▶ _PAGE EXCERPT_:
+++

What happens to our trade with the EU if we come to the end of the implementation (transition) period without a long-term trade deal with the EU and the rest of the world?
If no trade deal is reached with the EU, then from 31 December 2020 the UK will trade with the EU on “WTO terms”.
Currently, through its membership of the EU, the UK benefits from free trade agreements with over 50 other countries globally. Whether the UK can benefit from these agreements following the end of the implementation period will depend on the terms of each agreement. The UK will be able to agree new free trade agreements, but such negotiations generally take years. So without a trade deal with the EU, from 31 December 2020 the UK is likely to trade with much of the rest of the world on “WTO terms”.
What is the World Trade Organisation (WTO), and what does trading on WTO terms mean?
The WTO lays down the rules of trade between member nations. Its aim is to reduce tariffs (and other barriers), and eliminate discriminatory treatment in international trade.
The three main agreements cover trade in:
- goods (General Agreement on Tariffs and Trade (GATT))
- services (General Agreement on Trade in Services (GATS))
- intellectual property (Agreement on Trade-Related Aspects of Intellectual Property Rights (TRIPS)).
The UK is a member of the WTO in its own right, but the UK currently shares the EU’s schedule as an EU Member State.
The two key concepts behind the WTO’s agreements are:
- most favoured nation (MFN) treatment – if a WTO member grants another member favourable market (i.e. reduced tariffs), then it must grant the same favourable treatment to all other members unless the favourable treatment comes from a customs union (e.g. the EU) or a free trade agreement; and
- national treatment – WTO members must treat foreign products, services and service supplies no less favourably than domestic equivalents.

+++

▶ _DATA EXCERPT_:
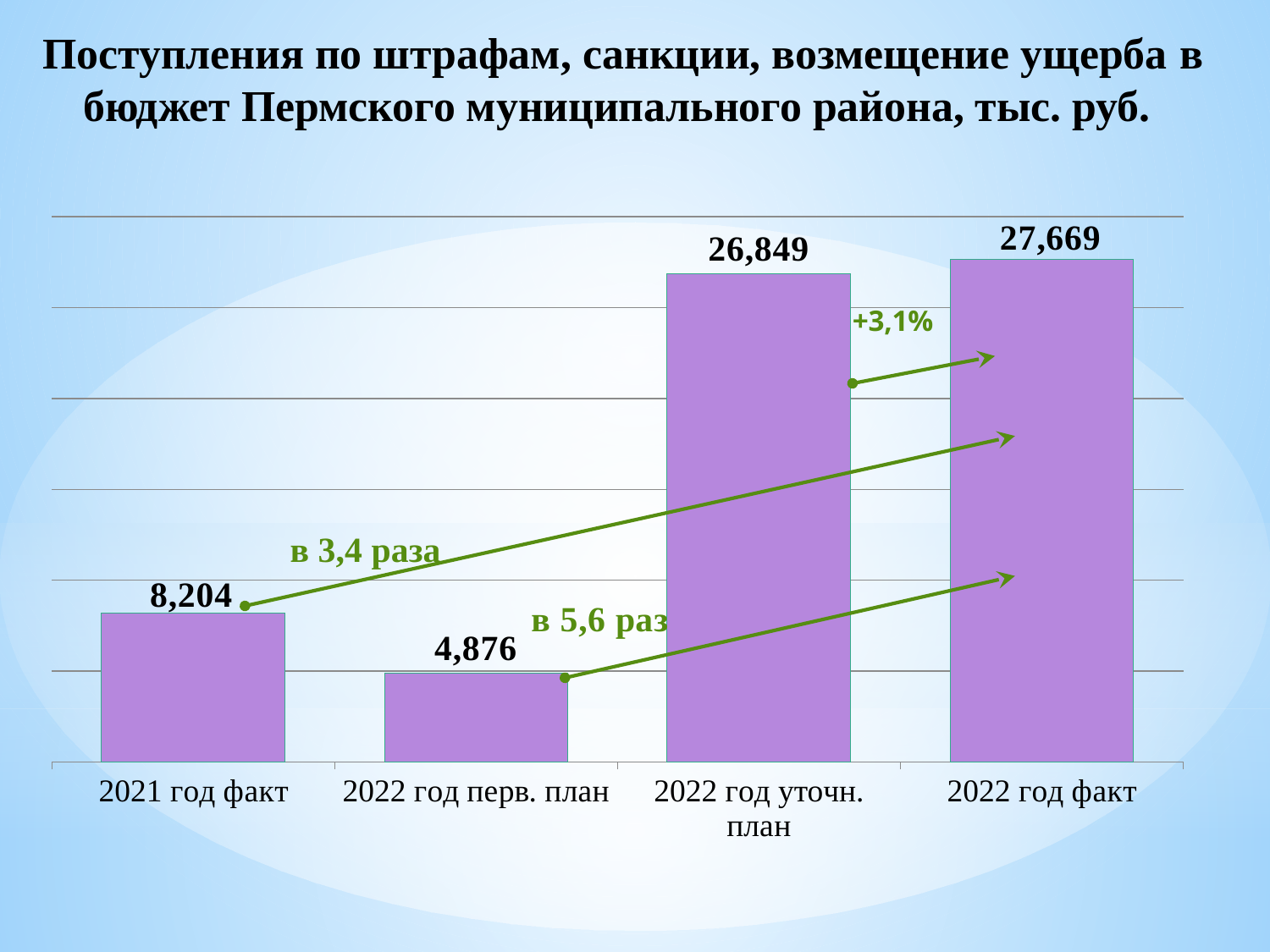
What is the difference between the values for 2022 год факт and 2022 год уточн. план? 820 What kind of chart is shown on the slide? Bar chart Which category has the lowest value? 2022 год перв. план Which is larger, the value for 2021 год факт or the value for 2022 год перв. план? 2021 год факт What percentage change is annotated between 2022 год уточн. план and 2022 год факт? +3,1% What is the difference between the values for 2021 год факт and 2022 год перв. план? 3,328 How many categories are shown on the x axis? 4 What is the value for 2022 год перв. план? 4,876 What is the value for 2021 год факт? 8,204 What is the value for 2022 год уточн. план? 26,849 Which category has the highest value? 2022 год факт What is the value for 2022 год факт? 27,669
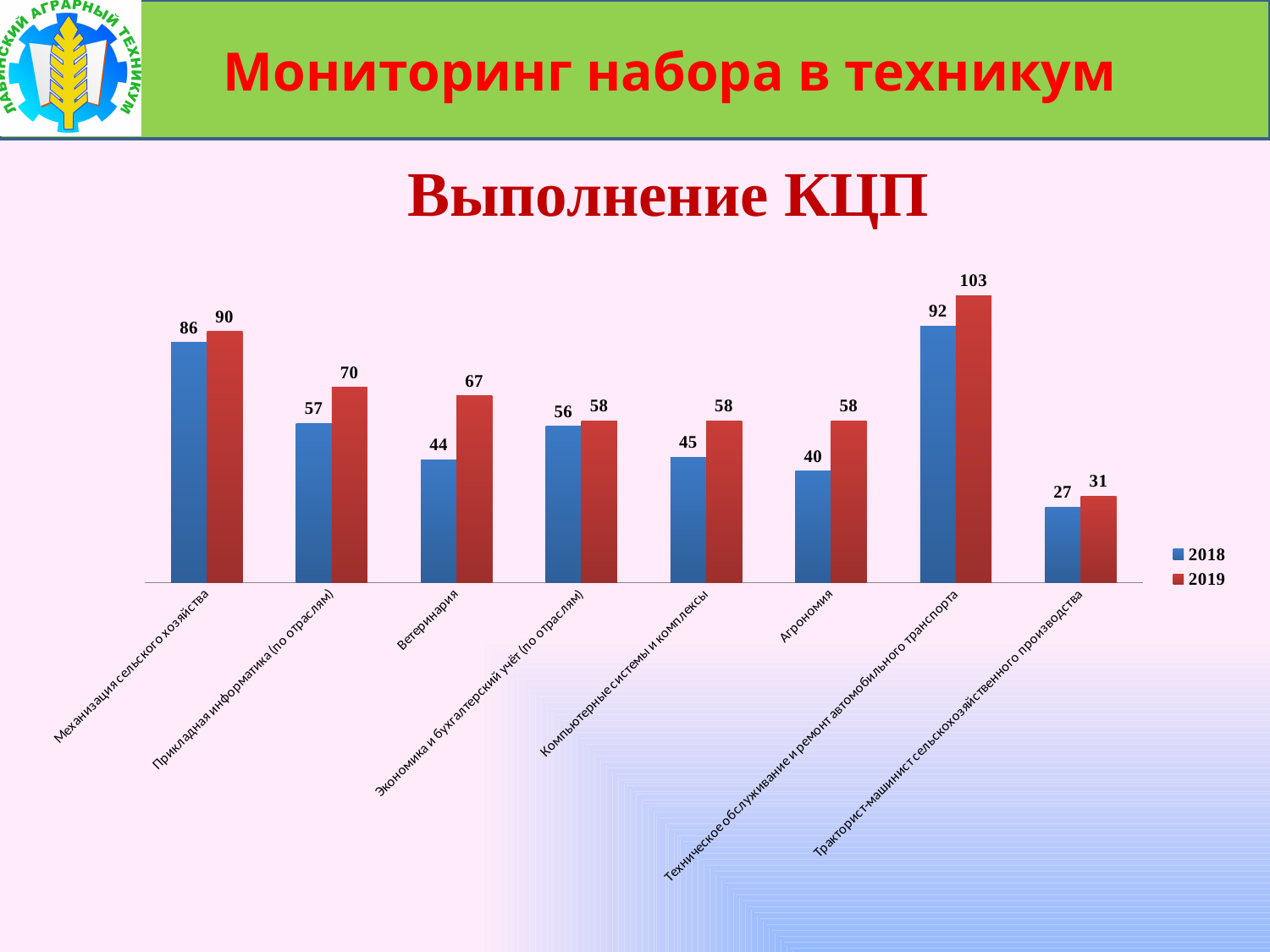
What is the 2018 value for Агрономия? 40 Which category has the lowest 2019 value? Тракторист-машинист сельскохозяйственного производства What is the 2019 value for Техническое обслуживание и ремонт автомобильного транспорта? 103 How many categories are shown on the x axis of the chart? 8 Which is larger: the 2018 value for Механизация сельского хозяйства or the 2018 value for Техническое обслуживание и ремонт автомобильного транспорта? Техническое обслуживание и ремонт автомобильного транспорта What is the 2019 value for Ветеринария? 67 Which category has the highest 2018 value? Техническое обслуживание и ремонт автомобильного транспорта How many series does the legend list? 2 What is the title of the chart? Выполнение КЦП What is the difference between the 2019 and 2018 values for Прикладная информатика (по отраслям)? 13 What kind of chart is shown on the slide? Bar chart What is the difference between the 2019 and 2018 values for Ветеринария? 23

+++

▶ _TASK LIST_:
a) According to the passage on UK trade with the EU, with how many other countries does the UK currently benefit from free trade agreements through its EU membership?
b) List the areas of trade covered by the three main WTO agreements named in the passage on UK trade with the EU, with the agreement for each.
c) Write out everything in the passage on UK trade with the EU from "What is the" down to "in Services (GATS))".
These lines have no connection to the passage on UK trade with the EU.

▶ _SOLUTION LIST_:
a) Over 50 other countries.

b)
- Goods: General Agreement on Tariffs and Trade (GATT)
- Services: General Agreement on Trade in Services (GATS)
- Intellectual property: Agreement on Trade-Related Aspects of Intellectual Property Rights (TRIPS)

c)
What is the World Trade Organisation (WTO), and what does trading on WTO terms mean?
The WTO lays down the rules of trade between member nations. Its aim is to reduce tariffs (and other barriers), and eliminate discriminatory treatment in international trade.
The three main agreements cover trade in:
- goods (General Agreement on Tariffs and Trade (GATT))
- services (General Agreement on Trade in Services (GATS))